Open in new tab Download slide

(A) Schematic explanation of our shortest-path enhancement algorithm on Hi-C maps: the low-confidence long-range contact between sites i and j (white dot) is enhanced using the information on shorter-range higher-confidence contacts (black dots) with intermediary nodes (here k). On the contact graph, the shortest path between i and j goes through k, and the enhanced contact value is related to its length. (B) Contact probability curve P(s) of ESCs from their Hi-C map downsampled to 10% of contacts. The blue points display the contact probability curve from the downsampled map. Yellow line displays the curve after information enhancement by means of our shortest-path method. The red line displays the improved contact probability curve at the end of Boost-HiC algorithm, including the step of re-normalization. (C)–(F) Panels display SCN-normalized contact maps (mESC, for a region on chromosome 16 located between 100 kb and 29.8 Mb) at different downsampling ratios: 100, 10, 1 and 0.1% of contacts retained. The SCN normalization applied with the L1 norm ensures that the sum of each line and column is converging to one. The same colour map can be used for all maps. Upper triangular parts display the raw contact map at different downsampling ratios. Lower triangular parts show the map improvement after implementation of Boost-HiC. Colourmap in log10 scale. (G) Spearman rank correlation (in red) between the initial contact map (100%) and downsampled-then-enhanced maps for different downsampling ratios, as a function of the parameter a used in Boost-HiC algorithm. The blue line shows the fraction of updated elements between the downsampled map and the boosted map. From top to bottom, we consider downsampling to 10, 1 and 0.1% of the initial contacts. The shaded beige regions, manually determined, emphasize the optimal ranges for α. (Color version of this figure is available at Bioinformatics online.)

2 Materials and methods

2.1 Hi-C sequence alignment

We used a previously published dataset (Bonev et al., 2017) from mouse embryonic stem cells (ESCs) and cortical neurons (CN) available as GSE96107. Hi-C reads were processed using the mm9 reference genome with HiC-Pro (Servant et al., 2015). Bowtie2 (Langmead and Salzberg, 2012) was used with default pipeline parameter—very-sensitive -L 30 –score-min L,-0.6,-0.2 –end-to-end –reorder. We analyzed replicates for each dataset at a resolution of 10 kb separately, before merging them at the end of the HiC-Pro pipeline.
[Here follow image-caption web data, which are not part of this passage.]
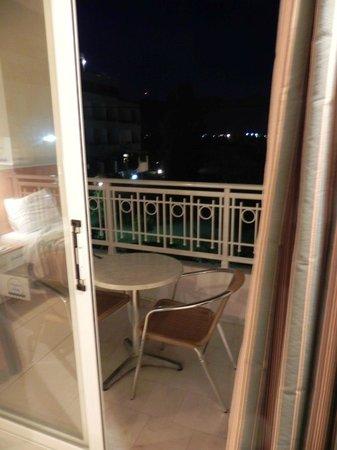 Cleopatra Hotels Kris Mari: Finestra scorrevole e terrazzo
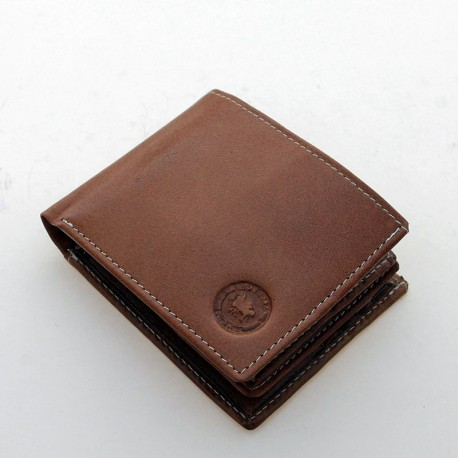 Men's leather wallet with double flap.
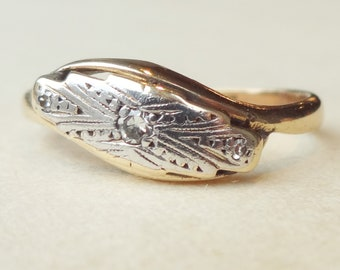 Art Deco Tribal Pattern Diamond Ring, 9ct Gold Platinum and Diamond Vintage Engagement Ring Approx. Size US 5.75 / 6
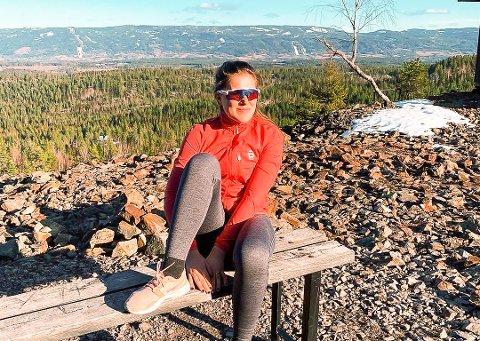 TRIVES UTE: Agnes Irene Longfjeld trives med å være ute, og å trene. Heretter blir det imidlertid for moroskyld og ikke som satsende langrennsløper. Her fra en tur på Gruvetråkka i vår.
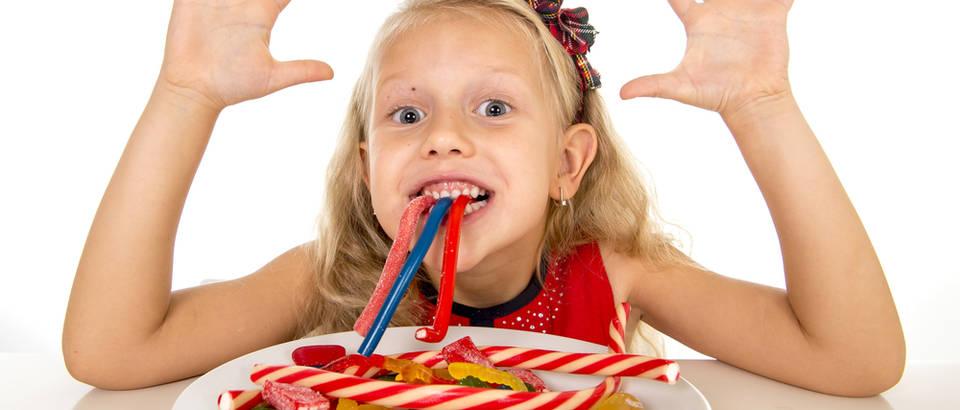 dijete, jelo, slatkisi, Shutterstock 328817876
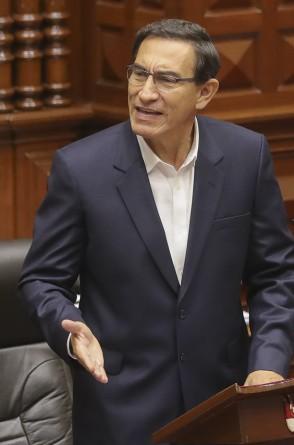 Presidente Martin Vizcarra apresentando uma declaração no Congresso onde enfrentou um julgamento de impeachment, em Lima, em 18 de setembro de 2020, do qual saiu vitorioso (Foto de Andres VALLE / Presidência do Peru / AFP)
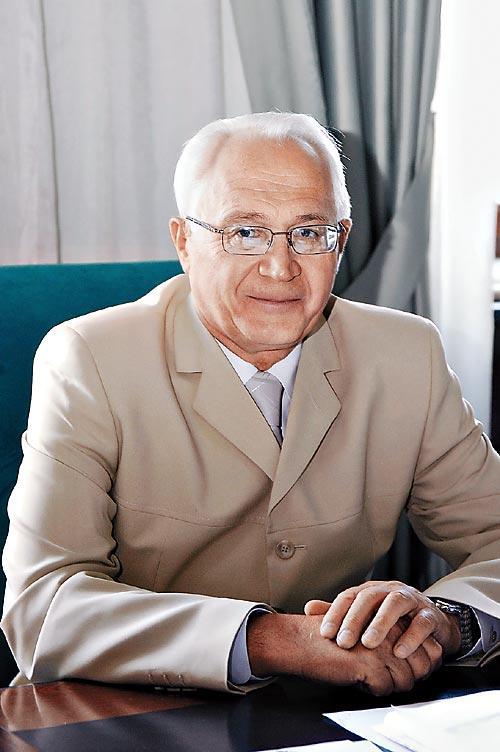 Бывший председатель правления Алтайского Сбербанка Владимир Песоцкий после своей отставки события вокруг банка не комментирует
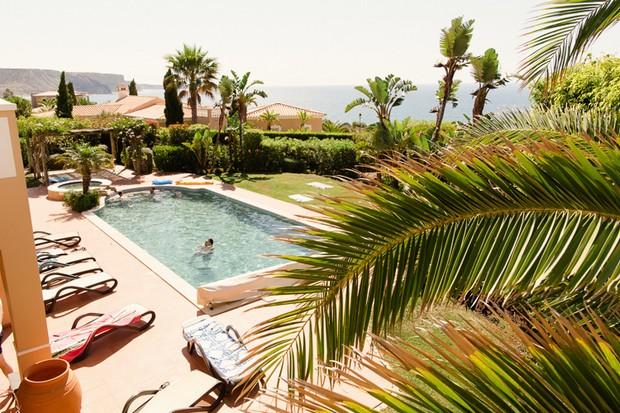 1_Real_Wedding_Algarve_Portugal_Swimming_Pool_Matt+LenaPhotography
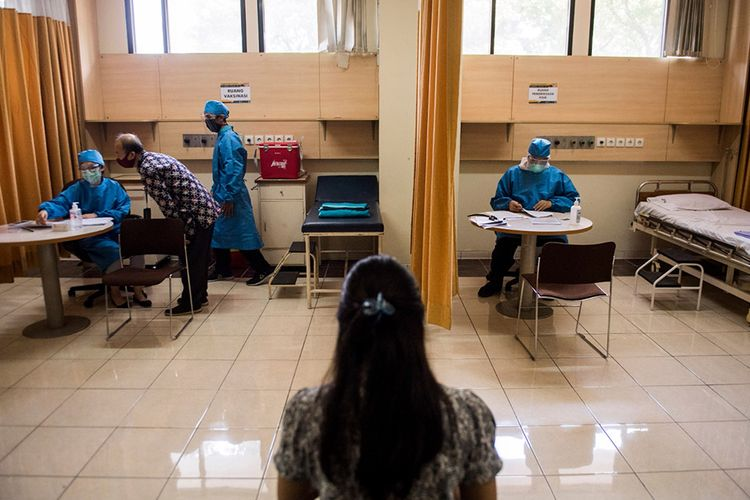 Sejumlah petugas kesehatan menunggu relawan saat simulasi uji klinis calon vaksin Covid-19 di Fakultas Kedokteran Universitas Padjadjaran, Bandung, Jawa Barat, Kamis (6/8/2020). Simulasi tersebut dilakukan untuk melihat kesiapan tenaga medis dalam penanganan dan pengujian klinis tahap III calon vaksin Covid-19 produksi Sinovac kepada 1.620 relawan.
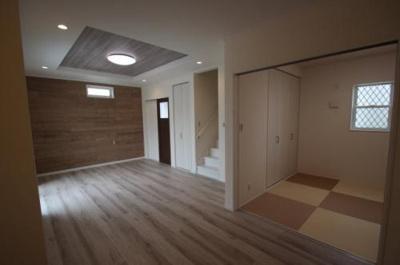 実際に建築したお家のリビングになります。 空間を広く見せる降り上げ天井も出来ますよ♪ご相談ください!(^^)!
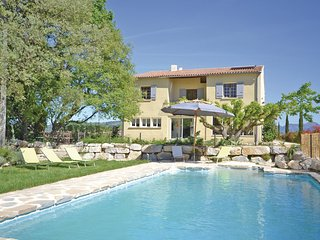 Stunning home in St Marcellin L Vaison w/ Outdoor swimming pool and 7 Bedrooms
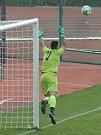 V sedmém kole Moravskoslezské ligy remizovali fotbalisté MFK Vyškov (bílé dresy) s FC Hlučín 1:1.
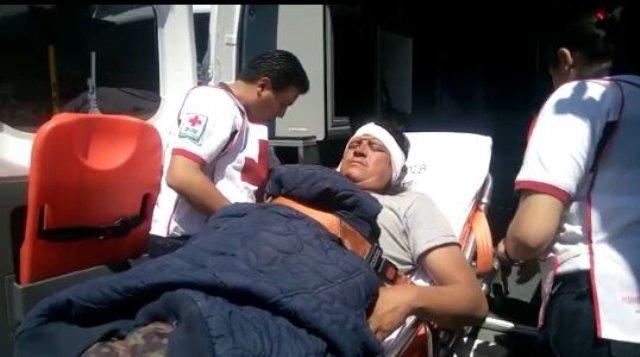 ¡Lesionado chofer tras la volcadura e incendio de un tráiler en la carretera Ojuelos-Aguascalientes!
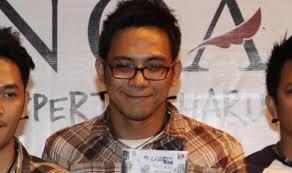 ID, JAKARTA -- Keyboardis NOAH, David, memasuki tahapan pemulihan setelah mendapat perawatan di Singapura beberapa waktu silam akibat penyakit komplikasi ... - david-noah-_130202110908-343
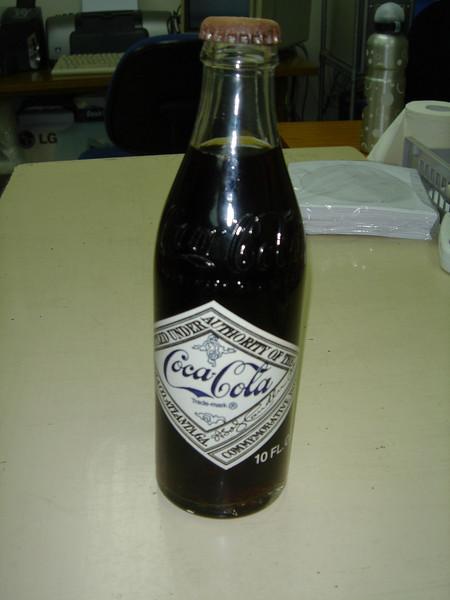 DSC06185 <br /> Coca Cola for Kelvin<br /> <br /> <br /> 前排行過南丫島見到呢枝75周年紀念版可樂,第一時間買黎送俾Kelvin,佢收到好開心呀!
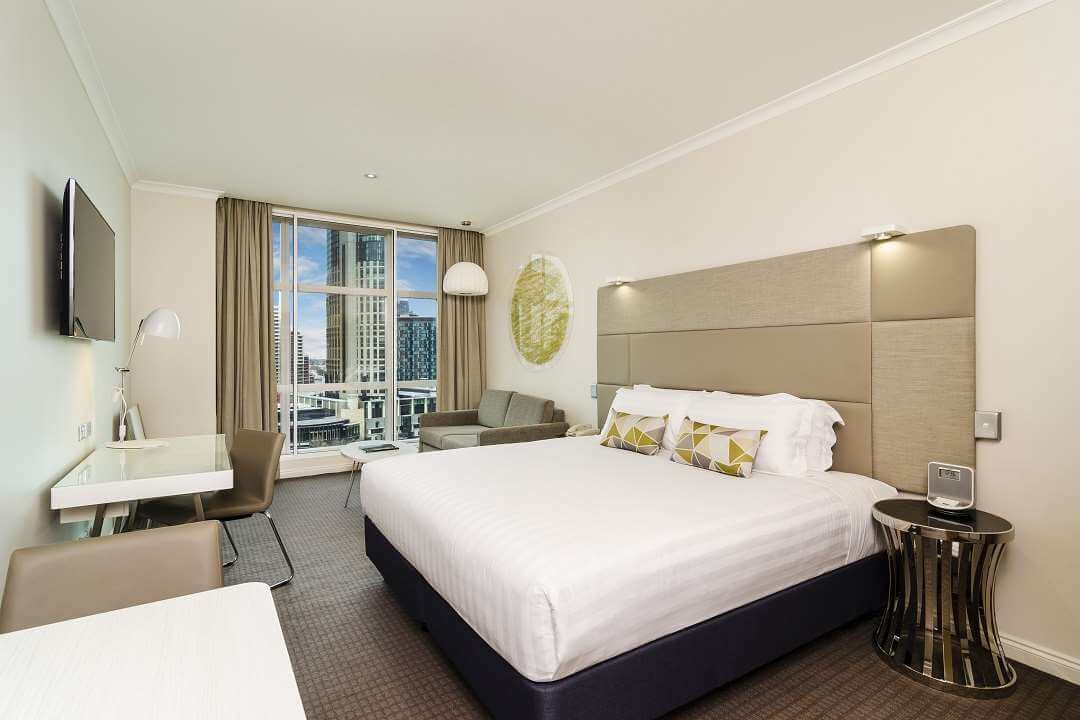 Clarion Suites Melbourne bedroom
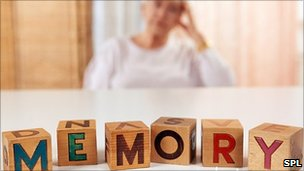 Болезнь Альцгеймера может передаваться через контакт с кровью?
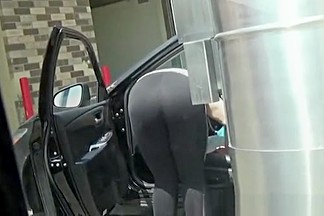 Big booty cleaning car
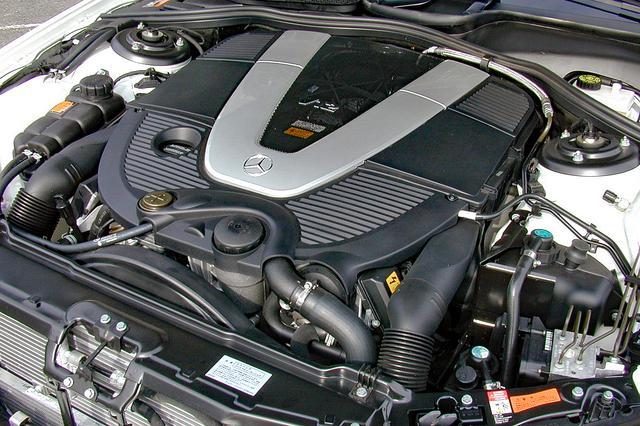 画像: V12エンジンは5.5Lに排気量ダウンしたがツインターボ化されて500psと81.6kgmを発生する。トランスミッションは5速ATのままだった。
This merged array defines the raw contact map, M.

2.2 Hi-C filtering

The finite experimental resolution amounts to discretize the genome into bins of size equal to the resolution. For each bin, the number of contacts involving a genomic locus in the bin was computed, henceforth termed the contact count of the bin. Hi-C maps were then filtered in two steps. First, bins with vanishing contact counts were removed. In a second step, the distribution of non-zero contact counts was fitted using a Gaussian Kernel Density function (Pedregosa et al., 2011) with parameter kernel=‘gaussian’, bandwidth = 2000. Since Gaussian Kernel Density function returns the logarithm of the distribution, we took the exponential of the output. The resulting distribution was then used to identify bins for which the contact count has a value below 5% and above 95% of the mean contact count. These bins were removed from the contact map. Filtered datasets were finally normalized using the Sequential Component Normalization (SCN, Cournac et al., 2012) so that the L1-norm of each column/line =1. The component C_ij of the resulting SCN-normalized matrix, henceforth termed the normalized contact count, is the conditional probability that the fragment i establishes a contact with fragment j given that it establishes one contact. Note that this normalization produces contact maps that can be compared and plotted with the same colour-scale.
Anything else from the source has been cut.